#### [MATERIALS PROVIDED]
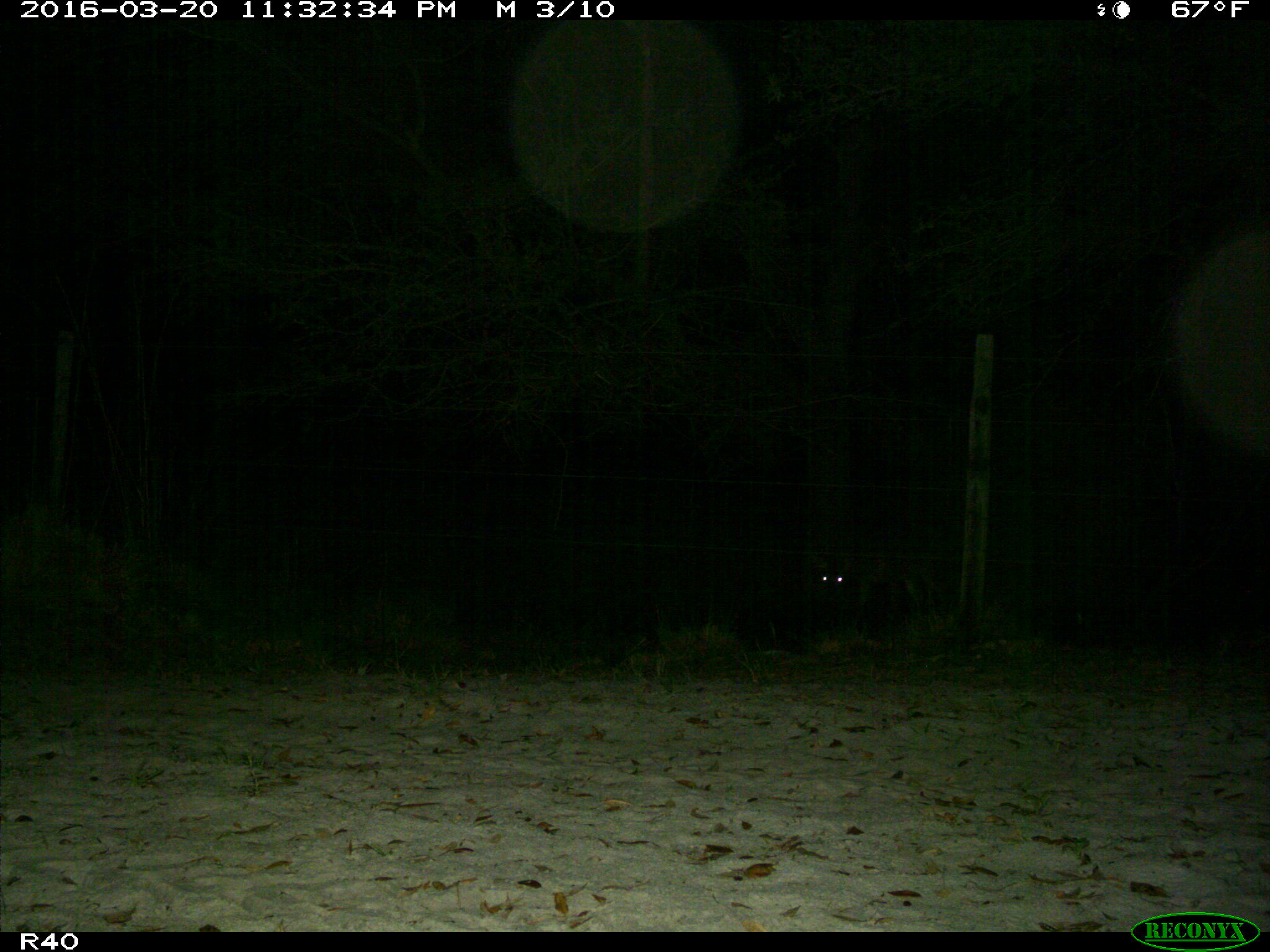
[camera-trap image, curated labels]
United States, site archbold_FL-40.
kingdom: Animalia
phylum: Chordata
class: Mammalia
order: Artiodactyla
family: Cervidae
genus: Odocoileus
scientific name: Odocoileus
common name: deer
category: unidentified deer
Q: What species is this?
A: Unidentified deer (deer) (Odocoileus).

...

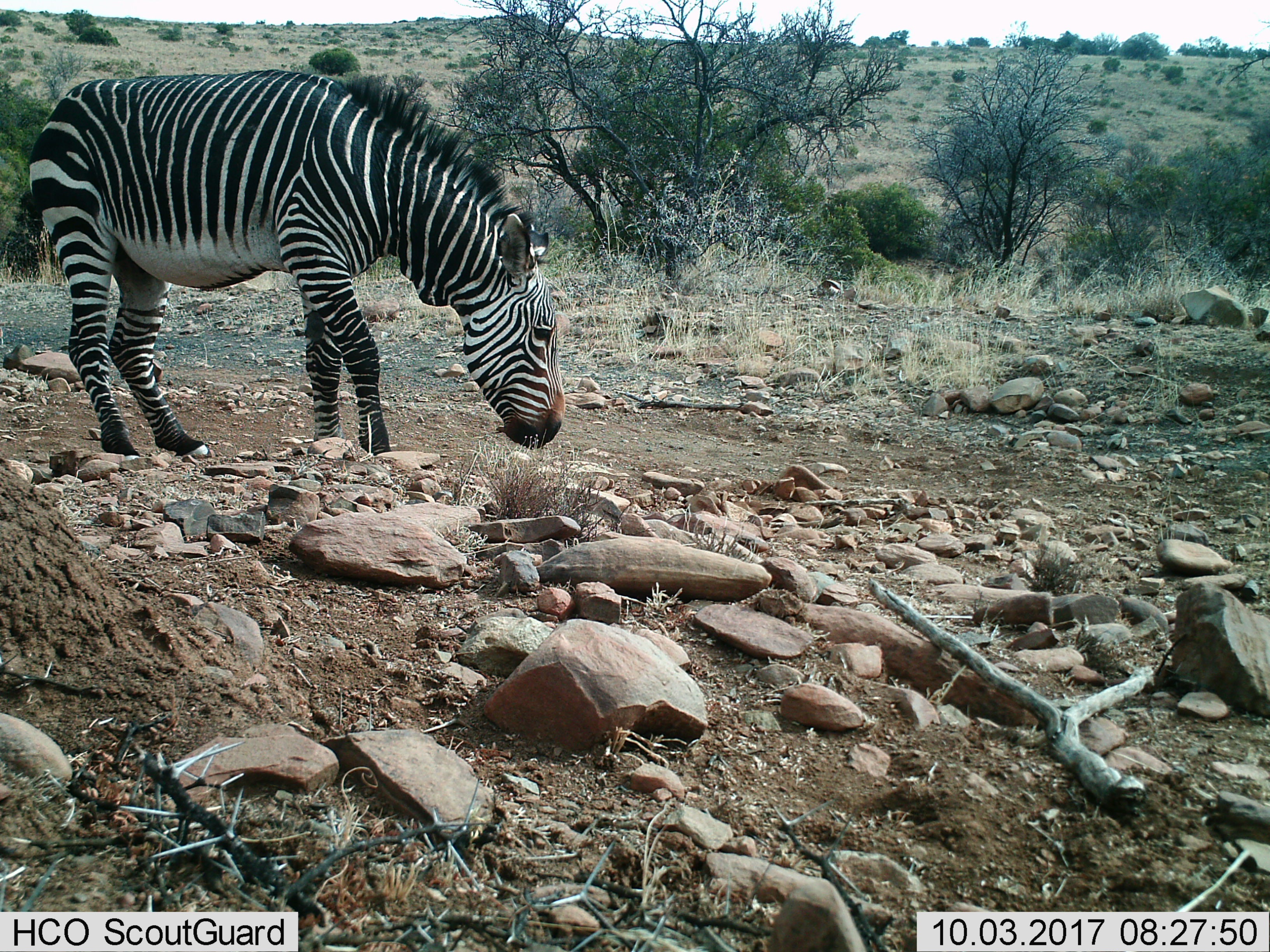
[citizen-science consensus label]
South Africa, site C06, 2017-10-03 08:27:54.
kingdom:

#### [WHAT IS NEEDED]
Set down, exactly as they stand above, the lines starting with the line with "[camera-trap image, curated labels]" and going on through the line with "A: Unidentified deer (deer) (Odocoileus).", and no others.

#### [PROBLEM SOLUTION]
[camera-trap image, curated labels]
United States, site archbold_FL-40.
kingdom: Animalia
phylum: Chordata
class: Mammalia
order: Artiodactyla
family: Cervidae
genus: Odocoileus
scientific name: Odocoileus
common name: deer
category: unidentified deer
Q: What species is this?
A: Unidentified deer (deer) (Odocoileus).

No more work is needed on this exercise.